The fix is a proxy (remote) repository in Nexus or Artifactory. It sits between you and the public registry, caching what you pull:
first pull: CI ──▶ Nexus proxy ──▶ Docker Hub (cache miss, fetches + stores)
later pulls: CI ──▶ Nexus proxy ──X (cache hit, served locally)
# Point Docker at the proxy instead of Docker Hub directly:
$ docker pull nexus.internal:8082/docker-hub-proxy/library/node:20
What just happened: the first pull missed the cache, so Nexus fetched node:20 from Docker Hub, stored it, and handed it to you. Every later pull is served from Nexus at LAN speed and never touches Docker Hub — so you stop burning rate-limit budget and your builds keep working even when the upstream is having a bad day. The same trick works for npm, PyPI, and Maven Central: one proxy per ecosystem, and your whole org pulls through it.

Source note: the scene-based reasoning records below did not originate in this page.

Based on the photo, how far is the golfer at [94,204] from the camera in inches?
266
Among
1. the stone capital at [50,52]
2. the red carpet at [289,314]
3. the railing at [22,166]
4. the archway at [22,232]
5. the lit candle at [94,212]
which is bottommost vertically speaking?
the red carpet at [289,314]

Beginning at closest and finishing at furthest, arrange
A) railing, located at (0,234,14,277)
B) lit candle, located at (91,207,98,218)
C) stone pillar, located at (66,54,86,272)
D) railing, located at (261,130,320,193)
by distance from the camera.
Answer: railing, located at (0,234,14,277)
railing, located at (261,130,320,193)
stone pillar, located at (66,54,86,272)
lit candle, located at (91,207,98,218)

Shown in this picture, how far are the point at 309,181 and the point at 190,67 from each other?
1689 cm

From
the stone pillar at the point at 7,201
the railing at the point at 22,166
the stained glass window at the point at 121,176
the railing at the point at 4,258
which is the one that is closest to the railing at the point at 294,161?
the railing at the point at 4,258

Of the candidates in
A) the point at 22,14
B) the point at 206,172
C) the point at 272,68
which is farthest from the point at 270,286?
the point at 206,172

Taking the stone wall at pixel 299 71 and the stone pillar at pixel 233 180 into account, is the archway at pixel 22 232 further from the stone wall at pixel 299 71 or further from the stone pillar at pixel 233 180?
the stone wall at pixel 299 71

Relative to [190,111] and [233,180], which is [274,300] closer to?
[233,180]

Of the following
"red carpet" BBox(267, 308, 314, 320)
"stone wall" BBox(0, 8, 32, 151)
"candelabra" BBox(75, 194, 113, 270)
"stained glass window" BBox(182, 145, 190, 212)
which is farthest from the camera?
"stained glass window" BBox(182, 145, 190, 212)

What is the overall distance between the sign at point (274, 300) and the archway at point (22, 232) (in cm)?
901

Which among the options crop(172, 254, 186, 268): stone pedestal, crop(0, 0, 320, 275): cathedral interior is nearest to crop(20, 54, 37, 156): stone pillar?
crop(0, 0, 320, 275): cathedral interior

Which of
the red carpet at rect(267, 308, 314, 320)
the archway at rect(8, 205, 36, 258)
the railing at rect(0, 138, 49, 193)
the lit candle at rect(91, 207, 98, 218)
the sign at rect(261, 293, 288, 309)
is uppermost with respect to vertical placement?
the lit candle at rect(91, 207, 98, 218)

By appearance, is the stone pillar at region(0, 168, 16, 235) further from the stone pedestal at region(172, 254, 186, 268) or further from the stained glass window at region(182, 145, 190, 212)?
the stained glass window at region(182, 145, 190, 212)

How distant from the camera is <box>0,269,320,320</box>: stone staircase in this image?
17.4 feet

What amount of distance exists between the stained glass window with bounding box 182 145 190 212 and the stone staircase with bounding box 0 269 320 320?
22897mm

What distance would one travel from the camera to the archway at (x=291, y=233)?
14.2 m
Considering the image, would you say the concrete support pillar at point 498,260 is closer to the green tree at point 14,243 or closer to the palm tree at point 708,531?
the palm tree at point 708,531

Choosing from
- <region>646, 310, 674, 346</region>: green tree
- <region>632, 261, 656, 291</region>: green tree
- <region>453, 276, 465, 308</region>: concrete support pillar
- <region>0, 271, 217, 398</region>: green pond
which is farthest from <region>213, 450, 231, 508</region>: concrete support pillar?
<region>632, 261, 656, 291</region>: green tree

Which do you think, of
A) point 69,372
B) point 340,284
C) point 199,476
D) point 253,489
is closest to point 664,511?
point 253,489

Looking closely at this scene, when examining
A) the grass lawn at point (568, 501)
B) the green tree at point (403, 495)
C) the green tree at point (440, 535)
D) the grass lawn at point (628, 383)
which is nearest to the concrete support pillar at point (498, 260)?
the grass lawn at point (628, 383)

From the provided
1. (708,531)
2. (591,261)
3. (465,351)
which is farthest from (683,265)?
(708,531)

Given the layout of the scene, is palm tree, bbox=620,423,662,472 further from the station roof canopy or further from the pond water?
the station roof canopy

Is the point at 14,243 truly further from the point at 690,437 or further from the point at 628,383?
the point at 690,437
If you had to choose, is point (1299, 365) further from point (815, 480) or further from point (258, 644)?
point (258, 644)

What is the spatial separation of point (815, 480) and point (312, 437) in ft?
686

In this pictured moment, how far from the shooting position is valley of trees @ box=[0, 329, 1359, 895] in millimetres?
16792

A proxy repo is also a quiet supply-chain control point. Because everything external flows through one door, you can scan it, audit it, and (with the right tooling) block known-bad packages before they reach a build. See /guides/supply-chain-security for where this fits the bigger picture.
Group repositories: one URL to rule them
Telling every developer "use the proxy for public, the private repo for internal" is fragile. Group (virtual) repositories merge several repos behind a single URL:
npm-group = [ npm-private + npm-proxy(public) ]
│ │
your @acme code the public npm world
What just happened: developers configure exactly one registry URL — the group — and the registry resolves each request to the right backing repo: @acme/* from private, everything else from the cached public proxy. One line of config per machine, and the routing complexity lives in the registry where it belongs.
Retention: artifacts pile up faster than you think
Every CI run can push an image. At a few builds an hour, you accumulate thousands of throwaway snapshot tags, and storage bills climb for builds nobody will ever pull again. Registries solve this with retention (cleanup) policies — rules for what to keep and what to reap.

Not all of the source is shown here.